Which is a better kind of film to watch?

Is it better to watch a film with no religious overtones whatsoever, or one that espouses as form of Christianity that is overtly Evangelical? My case in point: Facing the Giants is overtly Evangelical, pushing the “Health and Wealth Gospel” in a decidedly ham-handed way. In my mind, if you want to watch a sports themed movie about overcoming obstacles, Radio, We are Marshall, or Miracle would all be better choices. Any thoughts?

Radio was very hammy IMO. But why does it have to be one is better than the others? Wouldn’t it be better to watch a movie that is well written and acted and “clean”? All of the movies you gave as examples are great sports movies, if that’s the genre a person likes.

I’ve never heard of Facing the Giants, was it a limited release film?

I never heard of it until last night. It is made by the same people who did Fireproof

There is another option: keep looking. Maybe neither is the better/best film.

Hmm… not ringing any bells either… how are you hearing about these films?

I heard about Fireproof originally on Catholic radio, with strong praise for its pro-marriage message, and it is also available in out campus bookstore. Friends of mine were watching Facing the Giants, which could be best described as as “after-school special” fare, with a none-too-subtle “health and wealth” message thrown in. They pretty much beat you over the head with “if you devote your life to Jesus, everything will go your way”

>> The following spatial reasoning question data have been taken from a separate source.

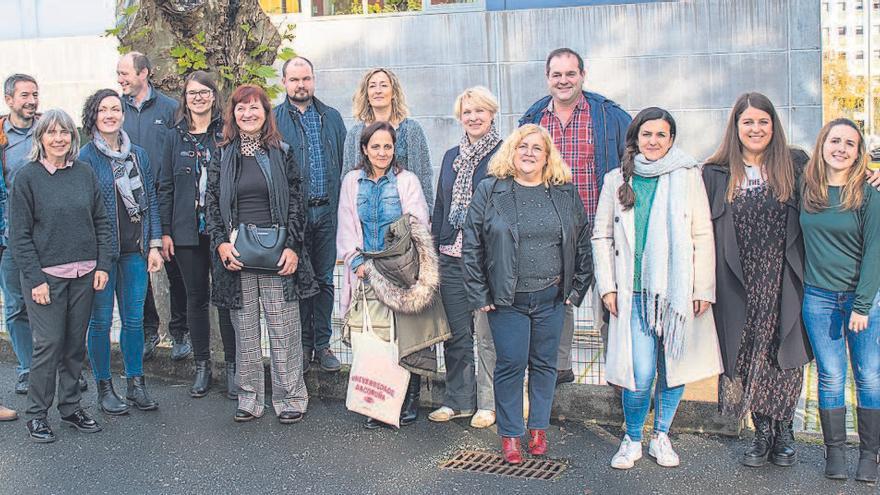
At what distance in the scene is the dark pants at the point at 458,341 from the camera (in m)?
6.15

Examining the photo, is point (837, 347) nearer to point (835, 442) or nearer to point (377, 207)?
point (835, 442)

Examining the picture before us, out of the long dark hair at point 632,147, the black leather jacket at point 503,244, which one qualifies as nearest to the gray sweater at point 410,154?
the black leather jacket at point 503,244

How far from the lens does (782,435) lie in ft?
17.5

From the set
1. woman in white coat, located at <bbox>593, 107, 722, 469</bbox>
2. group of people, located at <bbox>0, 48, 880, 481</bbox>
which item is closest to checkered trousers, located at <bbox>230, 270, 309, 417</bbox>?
group of people, located at <bbox>0, 48, 880, 481</bbox>

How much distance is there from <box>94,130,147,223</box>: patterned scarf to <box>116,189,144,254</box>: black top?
24 mm

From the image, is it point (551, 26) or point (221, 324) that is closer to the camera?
point (221, 324)

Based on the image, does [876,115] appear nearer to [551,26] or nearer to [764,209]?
[551,26]

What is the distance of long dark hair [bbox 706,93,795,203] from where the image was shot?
5188 millimetres

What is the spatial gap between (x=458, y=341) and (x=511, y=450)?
3.07 feet

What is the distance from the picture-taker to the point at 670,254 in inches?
207

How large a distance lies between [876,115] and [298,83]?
9.72 m

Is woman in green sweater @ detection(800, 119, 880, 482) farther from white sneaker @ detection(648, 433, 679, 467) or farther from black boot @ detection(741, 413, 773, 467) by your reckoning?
white sneaker @ detection(648, 433, 679, 467)

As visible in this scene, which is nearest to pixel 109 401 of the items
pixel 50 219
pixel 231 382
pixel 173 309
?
pixel 231 382

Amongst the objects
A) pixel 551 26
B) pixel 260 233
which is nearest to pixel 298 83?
pixel 260 233
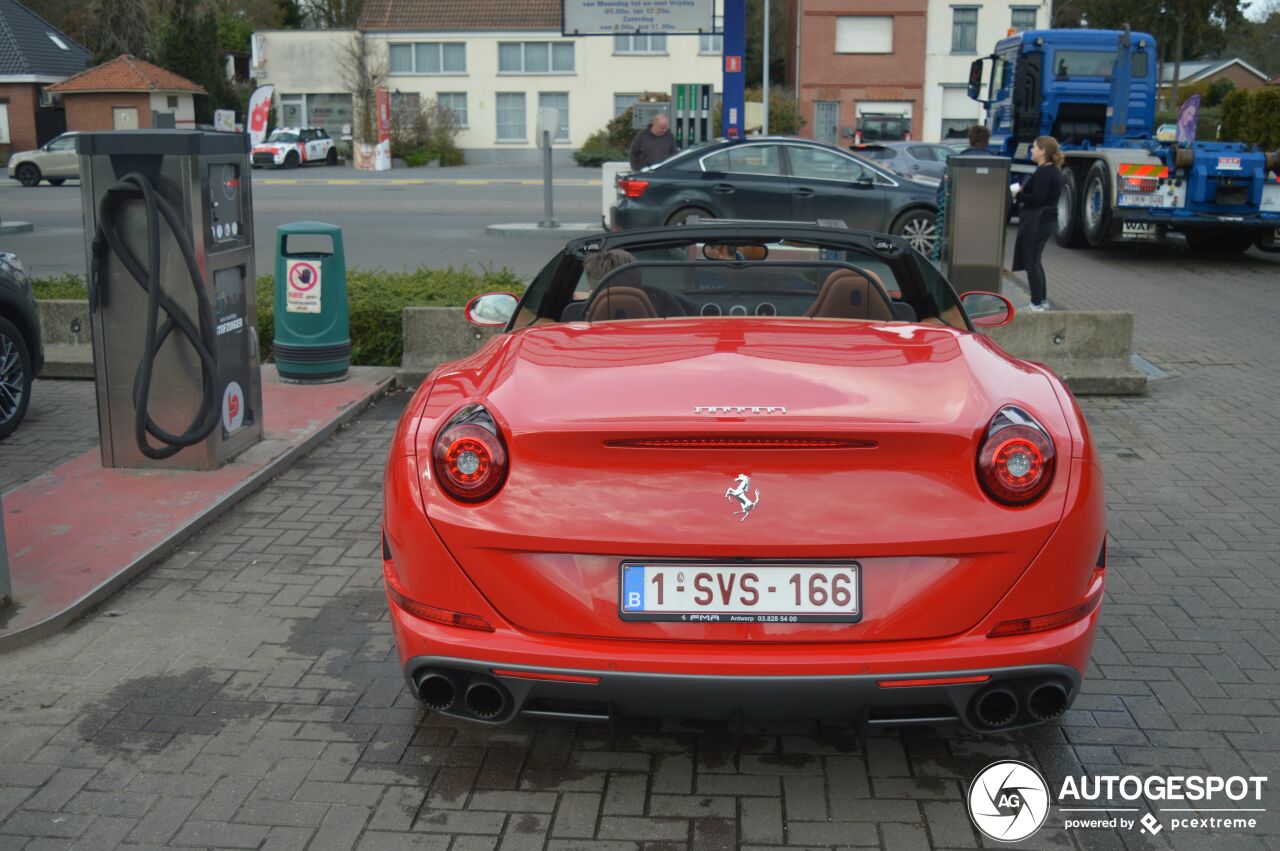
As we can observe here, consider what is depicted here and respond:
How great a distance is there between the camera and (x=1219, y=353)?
422 inches

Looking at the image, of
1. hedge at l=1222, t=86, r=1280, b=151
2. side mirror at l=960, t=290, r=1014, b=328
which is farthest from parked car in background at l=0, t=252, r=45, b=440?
hedge at l=1222, t=86, r=1280, b=151

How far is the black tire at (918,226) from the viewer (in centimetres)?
1686

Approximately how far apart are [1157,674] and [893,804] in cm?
135

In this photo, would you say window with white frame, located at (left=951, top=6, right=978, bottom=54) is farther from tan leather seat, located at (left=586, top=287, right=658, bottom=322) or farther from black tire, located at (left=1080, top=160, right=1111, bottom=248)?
tan leather seat, located at (left=586, top=287, right=658, bottom=322)

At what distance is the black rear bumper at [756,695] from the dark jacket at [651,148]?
52.3ft

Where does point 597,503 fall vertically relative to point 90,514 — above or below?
above

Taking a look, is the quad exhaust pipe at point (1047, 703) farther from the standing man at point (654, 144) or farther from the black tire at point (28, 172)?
the black tire at point (28, 172)

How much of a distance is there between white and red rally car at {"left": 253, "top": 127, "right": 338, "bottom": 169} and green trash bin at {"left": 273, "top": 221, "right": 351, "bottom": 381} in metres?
39.8

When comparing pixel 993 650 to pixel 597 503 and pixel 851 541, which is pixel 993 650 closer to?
pixel 851 541

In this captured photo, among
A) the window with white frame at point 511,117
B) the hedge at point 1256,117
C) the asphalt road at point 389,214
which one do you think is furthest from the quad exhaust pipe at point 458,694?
the window with white frame at point 511,117

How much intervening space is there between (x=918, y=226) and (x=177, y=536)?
13.0 meters

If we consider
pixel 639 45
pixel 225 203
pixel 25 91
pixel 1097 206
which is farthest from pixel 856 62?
pixel 225 203

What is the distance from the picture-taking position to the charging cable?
596cm

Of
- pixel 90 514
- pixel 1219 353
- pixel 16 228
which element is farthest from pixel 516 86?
pixel 90 514
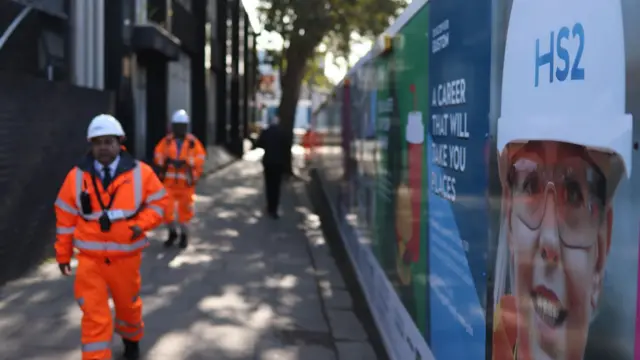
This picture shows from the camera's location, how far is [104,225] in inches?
204

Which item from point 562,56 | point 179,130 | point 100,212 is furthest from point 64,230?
point 179,130

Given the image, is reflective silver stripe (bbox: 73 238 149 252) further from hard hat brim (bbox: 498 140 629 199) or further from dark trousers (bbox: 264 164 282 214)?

I think it’s fine for well formed adults to watch a movie like Facing the Giants or any of the others like it. I would be cautious in showing it to younger viewers. I was reading a study (which I apologize for not being able to track down in order to site it) regarding teaching your children using secular, Christian, or Catholic textbooks. The outcome was when teaching kids use only secular sources supplemented by Catholic sources or strictly Catholic sources. Kids or others not well-formed in their faith have a hard time picking up the errors in the Christian texts and end up confused on matters of faith and doctrine. I think the same could be applied to movies. (PS I’m aware that Catholics are Christians but I didn’t know a better way to distinguish between the types of books.)

Yes it was. It was on the strength of the movie that professional actor Kirk Cameron joined with the Sherwood Baptist Church to produce Fireproof. It initially open to about 500 screens nationwide but had a high per screen average attendance and made a small run with about 1000 screens. The church is in pre production of their forth movie now. It has done better then most of this generation’s “Christian movies” from the likes of Cloud Ten Productions which uses professional cast

I’s rather choose one with no religious overtones. I am RARELY offended by a film or show or whatever with no religion, but am sometimes when it’s a bad use of religion. I love religious symbolism and allegories, but often times, it feels more like Cardboard Christianity. It’s fun to watch an anime with Christian charactors, since 8 ties out of 10 they’re not “christian”, but rather, a Japanese artists idea of “Christian”. This can be applied to American films too, of course. If religion isn’t the theme, it’s usually used for comedic effect, or used as an archtype (the goth, the hero, the prostitute, the Christian…)

Shondrea, I have to agree with you for the most part. You’re astute. While I’m not Christian myself, I have to say that most writers who take on the Christian perspective do so poorly (even those who are themselves Christian). Given my Catholic upbringing, it’s offensive to me when people misrepresent Christians–especially Catholics. Anime is a big offender of this, but it’s hardly the only offender. The problem is–and I don’t understand why–that there are very few talented Christian-oriented writers out there. There was a time when some of the best writers in the world were Catholic: think of the era of Flannery O’Connor and J.R.R. Tolkien. What’s happened since? Flannery O’Connor is still considered one of the greatest writers of all time, and it may come as a shock to some of you that she’s still taught in those evil East Coast liberal institutions like the one where I’m getting my MFA. Catholics need more Flannery O’Connors. And they may exist. But you need to look for them in the stacks and not on TV or in film. Hollywood will not, unfortunately, be their venue.